Ok- so far so good. Then by all means, let us ensure that the inductance dominates any capacitance by setting the frequency F = 1 femto-Hertz. Clearly then at this frequency we will have AC voltage that takes 31.6 million years to complete a cycle with the voltage and current around 7 million years apart!

11. Apr 21, 2012

### fonz

Ok thank you for contributing so far, I've had a think and I'm starting to get to grips with this however I seem to have come across a bit of a paradox

If an unmagnetised inductor is connected to a voltage source I would say that the initial current is zero because the magnetic field of the inductor induces an emf to counter the source voltage. This would mean the voltage drop initially is equal to the source voltage. As the source voltage decreases the inductor generates an emf to sustain it's magnetic field and current increases?
How can an emf be induced initially to counter the source if there is no magnetic field?

12. Apr 21, 2012

### FOIWATER

Do you know this for a capacitor? would it be possible to PM it to me?

13. Apr 21, 2012

### Antiphon

Your thinking is confused in that the voltage applied to the inductor never changes.

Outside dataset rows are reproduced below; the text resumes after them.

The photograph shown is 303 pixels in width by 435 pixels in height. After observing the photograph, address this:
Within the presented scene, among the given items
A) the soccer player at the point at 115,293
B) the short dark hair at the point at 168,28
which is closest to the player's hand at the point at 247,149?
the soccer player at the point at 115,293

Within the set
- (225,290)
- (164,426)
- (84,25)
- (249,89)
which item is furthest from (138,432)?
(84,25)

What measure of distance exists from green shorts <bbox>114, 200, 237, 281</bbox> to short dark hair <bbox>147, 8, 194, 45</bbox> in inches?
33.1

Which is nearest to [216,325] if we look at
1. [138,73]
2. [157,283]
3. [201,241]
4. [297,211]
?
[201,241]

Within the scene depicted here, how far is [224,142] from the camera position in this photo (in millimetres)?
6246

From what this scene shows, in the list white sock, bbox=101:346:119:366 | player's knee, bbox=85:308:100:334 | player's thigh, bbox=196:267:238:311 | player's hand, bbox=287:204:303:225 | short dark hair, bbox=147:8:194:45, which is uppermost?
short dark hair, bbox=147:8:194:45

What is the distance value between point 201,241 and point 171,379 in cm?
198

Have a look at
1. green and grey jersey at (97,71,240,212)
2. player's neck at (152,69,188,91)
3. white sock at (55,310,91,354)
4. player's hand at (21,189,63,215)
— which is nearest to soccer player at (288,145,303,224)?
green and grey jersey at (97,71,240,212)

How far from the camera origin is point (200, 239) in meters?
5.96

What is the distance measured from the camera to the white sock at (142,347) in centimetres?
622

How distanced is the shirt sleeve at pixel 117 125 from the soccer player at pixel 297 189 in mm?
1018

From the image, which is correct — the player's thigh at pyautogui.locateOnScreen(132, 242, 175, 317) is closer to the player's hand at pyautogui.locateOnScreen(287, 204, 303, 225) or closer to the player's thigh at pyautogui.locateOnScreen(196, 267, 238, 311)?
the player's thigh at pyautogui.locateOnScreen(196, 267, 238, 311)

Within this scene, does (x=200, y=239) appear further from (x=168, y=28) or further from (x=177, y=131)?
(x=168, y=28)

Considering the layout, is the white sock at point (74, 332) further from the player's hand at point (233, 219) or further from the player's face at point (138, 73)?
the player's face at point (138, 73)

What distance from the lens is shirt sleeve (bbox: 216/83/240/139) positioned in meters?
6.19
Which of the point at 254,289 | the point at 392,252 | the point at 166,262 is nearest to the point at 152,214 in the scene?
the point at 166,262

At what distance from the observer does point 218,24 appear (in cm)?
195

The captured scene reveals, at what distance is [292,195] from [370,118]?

If you connect a 1 Volt source to a 1 Henry inductor the voltage will be 1 Volt forever and the current I as a function of time t will be I=t.

The magnetic field will grow linearly in time as well.

14. Apr 22, 2012

### fonz

The trouble I am having is that the argument for why when full voltage is applied at t=0 the current is zero is that the magnetic field in the inductor induces an emf to counter the applied source voltage.

Initially where does the magnetic field come from to generate this back emf?

By Faraday's law, induced emf is a result of current flow but no current is flowing?

My only explanation of this is that when the voltage is applied, the inductor offers virtually no resistance so maximum current tries to flow. The inductor reacts to this by absorbing this current into it's magnetic field. This changing magnetic field produces the counter emf to prevent current from flowing.

Can somebody please confirm this explanation?

15. Apr 22, 2012

### Antiphon

There is no "back" emf.

When the voltage is applied to the inductor, that is the EMF.

For a 1 volt source connected to any inductor, the EMF is 1 Volt.

16. Apr 22, 2012

### psparky

The entire explanation lies right here.

L*di/d(t)=i(t)

It covers everything you said above.....

17. Apr 22, 2012

### psparky

C*dv/d(t)=i(t)

I find derivation to be most satisfying.

18. Apr 22, 2012

### fonz

Thanks!

19. Apr 22, 2012

### psparky

An inductor's reactance of JωL fills in the rest nicely as you now realize after reading all these wonderful threads.

20. Apr 22, 2012

### Fuxue Jin

Don't we need to separate the initial state and steady state for the original question?

For steady state, the voltage and current simply follow the rule V = L di/dt. If the voltage is sine wave AC, then it will be 90 phase shift for a PURE ideal inductor.

For initial state, no matter how quick the voltage ramps up from zero to whatever the level is, it STILL takes time, even though it is very short. AND the current will be starting from ZERO.